[Given instruction 1]: Can you edit the stretch of entries from the line containing "What is closest to the dress" through the final entry, changing "further" to "farther" and leaving everything else untouched?

[Text excerpt]:
+--

Governments play a crucial role in the functioning of all modern societies. The balance of powers and oversight has been the subject of controversy and heated debate since the first primitive forms of organized societal structures, which over time evolved into modern forms of governments.

Coups d'état, the sudden and illegal seizure of a state either by force or through corruption, intimidation, or economic hitmen, can create instability, uprisings, civil wars, poverty and in the worst cases a total collapse of the country. Throughout history, humans have successfully staged Coups d'état by disseminating false information, staging assassinations, and other relatively simple operations that could be easily accomplished by a MAI. In addition, a sufficiently advanced MAI with access to the global system of communication, internet and social media, can stage multiple Coups simultaneously, run simulations of possible ramification of each attack, incite governments and populations against one another, and feed exponentially a planetary chaos machine to bring the maximum level of instability and therefore compromising the safety and ability to respond to further attacks, which can be combined with judicial, legislative, and military action. The safest course of action for a MAI would probably be to twist the knobs just enough to create global chaos and let humanity destroy or weaken itself to the point of being extremely vulnerable, while remaining undetected and unsuspected, and thus maintaining its existence with minimal risk. If governments believe they are fighting terrorist groups, either internal or foreign, and are constantly in a state of paranoia, they will continue to distrust one another, engaging in cyber, economic, and even physical attacks, furthering the goal of the MAI.

All this can be augmented and tweaked to perfection by scanning through the data available on social media, emails, text messages, phone calls and other means of electronic communication. The more the data is available and unencrypted, the more a MAI can understand how to best respond and stage the next wave of attacks. The NSA, by illegally installing backdoors into hardware and software worldwide, collecting personal information and metadata of all internet users that go through US-controlled servers, has weakened the security of our communication systems, and has made us more vulnerable to espionage and terrorist attacks [Abadi & al., January 24, 2014; Paterson et al., 2013; Peha, October 4, 2013]. Security agencies in other countries have also been involved in similar activities, making the problem worse. A MAI can capitalize on the fundamental insecurity of these systems, and have access to an unprecedented level of information regarding all human activities, and therefore have almost perfect information on which to simulate possibilities, stage attacks and diversions to reach its goals while remaining undetected and unsuspected.

+--

[Recorded data]:
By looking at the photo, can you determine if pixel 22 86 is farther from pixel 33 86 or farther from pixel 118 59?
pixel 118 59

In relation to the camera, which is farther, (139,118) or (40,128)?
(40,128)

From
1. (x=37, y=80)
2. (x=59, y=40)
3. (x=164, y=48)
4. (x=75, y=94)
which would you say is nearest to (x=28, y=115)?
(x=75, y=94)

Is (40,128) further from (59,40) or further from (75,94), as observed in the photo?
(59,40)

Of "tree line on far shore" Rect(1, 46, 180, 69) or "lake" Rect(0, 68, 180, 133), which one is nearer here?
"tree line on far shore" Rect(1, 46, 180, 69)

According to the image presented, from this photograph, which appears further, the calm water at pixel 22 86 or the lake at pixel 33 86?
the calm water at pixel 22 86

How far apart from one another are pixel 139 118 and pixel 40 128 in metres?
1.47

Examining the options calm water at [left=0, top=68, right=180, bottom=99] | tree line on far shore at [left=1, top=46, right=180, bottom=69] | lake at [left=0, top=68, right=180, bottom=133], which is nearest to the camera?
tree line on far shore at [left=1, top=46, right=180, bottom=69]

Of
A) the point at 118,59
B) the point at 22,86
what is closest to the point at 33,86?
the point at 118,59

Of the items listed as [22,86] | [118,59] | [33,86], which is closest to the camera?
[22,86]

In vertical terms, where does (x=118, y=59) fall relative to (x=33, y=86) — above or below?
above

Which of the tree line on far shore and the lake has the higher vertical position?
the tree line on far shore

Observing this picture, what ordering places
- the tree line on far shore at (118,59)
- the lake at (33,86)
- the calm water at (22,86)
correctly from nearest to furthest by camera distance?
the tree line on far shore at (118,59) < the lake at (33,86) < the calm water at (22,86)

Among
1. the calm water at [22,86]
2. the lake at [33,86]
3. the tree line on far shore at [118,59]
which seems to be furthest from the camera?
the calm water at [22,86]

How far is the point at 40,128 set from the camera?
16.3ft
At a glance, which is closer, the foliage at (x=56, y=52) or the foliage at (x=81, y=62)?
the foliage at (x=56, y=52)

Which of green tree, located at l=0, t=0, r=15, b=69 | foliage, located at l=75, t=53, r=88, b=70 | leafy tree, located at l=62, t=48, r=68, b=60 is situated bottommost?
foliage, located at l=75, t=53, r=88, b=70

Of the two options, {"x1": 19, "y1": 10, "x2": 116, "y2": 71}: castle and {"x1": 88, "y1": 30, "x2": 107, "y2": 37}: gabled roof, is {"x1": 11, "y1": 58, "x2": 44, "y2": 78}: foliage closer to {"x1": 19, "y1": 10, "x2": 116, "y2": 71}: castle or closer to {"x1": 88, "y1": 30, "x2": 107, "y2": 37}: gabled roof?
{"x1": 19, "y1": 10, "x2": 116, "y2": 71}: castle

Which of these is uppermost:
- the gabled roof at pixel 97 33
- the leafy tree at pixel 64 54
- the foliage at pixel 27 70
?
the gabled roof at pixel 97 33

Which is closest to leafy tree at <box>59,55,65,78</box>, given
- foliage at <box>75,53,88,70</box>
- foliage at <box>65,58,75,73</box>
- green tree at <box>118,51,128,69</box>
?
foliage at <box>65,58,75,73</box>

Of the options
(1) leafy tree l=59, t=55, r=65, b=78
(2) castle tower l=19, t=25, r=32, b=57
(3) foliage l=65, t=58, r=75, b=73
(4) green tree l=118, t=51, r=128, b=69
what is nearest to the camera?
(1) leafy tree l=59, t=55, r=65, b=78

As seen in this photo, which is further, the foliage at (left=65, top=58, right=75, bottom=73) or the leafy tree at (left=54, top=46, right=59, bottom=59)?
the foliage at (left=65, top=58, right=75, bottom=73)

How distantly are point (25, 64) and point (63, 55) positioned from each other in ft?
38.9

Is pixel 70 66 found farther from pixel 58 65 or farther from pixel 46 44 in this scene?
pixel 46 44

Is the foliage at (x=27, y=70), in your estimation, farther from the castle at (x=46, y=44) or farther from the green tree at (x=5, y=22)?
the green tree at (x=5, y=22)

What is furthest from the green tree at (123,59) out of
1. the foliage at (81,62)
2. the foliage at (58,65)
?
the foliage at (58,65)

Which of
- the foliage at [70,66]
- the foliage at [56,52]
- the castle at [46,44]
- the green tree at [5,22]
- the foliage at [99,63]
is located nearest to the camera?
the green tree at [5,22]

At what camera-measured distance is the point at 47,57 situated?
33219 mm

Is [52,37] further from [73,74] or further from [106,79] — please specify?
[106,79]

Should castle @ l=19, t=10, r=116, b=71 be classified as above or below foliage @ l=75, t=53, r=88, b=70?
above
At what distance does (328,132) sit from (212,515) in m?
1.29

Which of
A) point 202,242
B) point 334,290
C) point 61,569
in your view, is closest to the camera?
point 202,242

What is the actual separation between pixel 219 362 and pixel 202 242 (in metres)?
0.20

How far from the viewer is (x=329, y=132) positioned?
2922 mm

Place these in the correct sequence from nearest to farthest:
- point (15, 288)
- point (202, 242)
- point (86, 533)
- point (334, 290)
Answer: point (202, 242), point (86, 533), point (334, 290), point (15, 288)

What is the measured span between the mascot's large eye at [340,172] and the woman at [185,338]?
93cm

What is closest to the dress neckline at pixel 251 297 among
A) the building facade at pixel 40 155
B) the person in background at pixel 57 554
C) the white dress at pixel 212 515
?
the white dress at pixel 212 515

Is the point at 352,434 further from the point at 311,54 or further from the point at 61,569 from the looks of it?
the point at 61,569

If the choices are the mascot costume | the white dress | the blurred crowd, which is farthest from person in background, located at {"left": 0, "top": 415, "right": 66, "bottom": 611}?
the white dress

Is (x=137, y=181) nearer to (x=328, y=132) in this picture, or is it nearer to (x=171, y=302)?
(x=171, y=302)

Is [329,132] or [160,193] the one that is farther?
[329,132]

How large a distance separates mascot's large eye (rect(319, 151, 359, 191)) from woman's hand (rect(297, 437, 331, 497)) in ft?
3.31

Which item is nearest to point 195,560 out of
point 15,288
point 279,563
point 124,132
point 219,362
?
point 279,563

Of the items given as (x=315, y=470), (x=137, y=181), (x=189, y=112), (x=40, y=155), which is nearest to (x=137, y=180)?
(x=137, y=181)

+--

[Given instruction 2]: Could you write out, word for word, the stretch of the passage on coups d'état from "Governments play a" through "forms of governments."?

[Complete response 1]:
What is closest to the dress neckline at pixel 251 297 among
A) the building facade at pixel 40 155
B) the person in background at pixel 57 554
C) the white dress at pixel 212 515
?
the white dress at pixel 212 515

Is the point at 352,434 farther from the point at 311,54 or farther from the point at 61,569 from the looks of it?
the point at 61,569

If the choices are the mascot costume | the white dress | the blurred crowd, which is farthest from person in background, located at {"left": 0, "top": 415, "right": 66, "bottom": 611}?
the white dress

Is (x=137, y=181) nearer to (x=328, y=132) in this picture, or is it nearer to (x=171, y=302)?
(x=171, y=302)

Is [329,132] or [160,193] the one that is farther?
[329,132]

How large a distance separates mascot's large eye (rect(319, 151, 359, 191)) from woman's hand (rect(297, 437, 331, 497)) in ft?
3.31

Which item is nearest to point 195,560 out of
point 15,288
point 279,563
point 124,132
point 219,362
?
point 279,563

Of the items given as (x=315, y=470), (x=137, y=181), (x=189, y=112), (x=40, y=155), which is nearest to (x=137, y=180)?
(x=137, y=181)

[Complete response 2]:
Governments play a crucial role in the functioning of all modern societies. The balance of powers and oversight has been the subject of controversy and heated debate since the first primitive forms of organized societal structures, which over time evolved into modern forms of governments.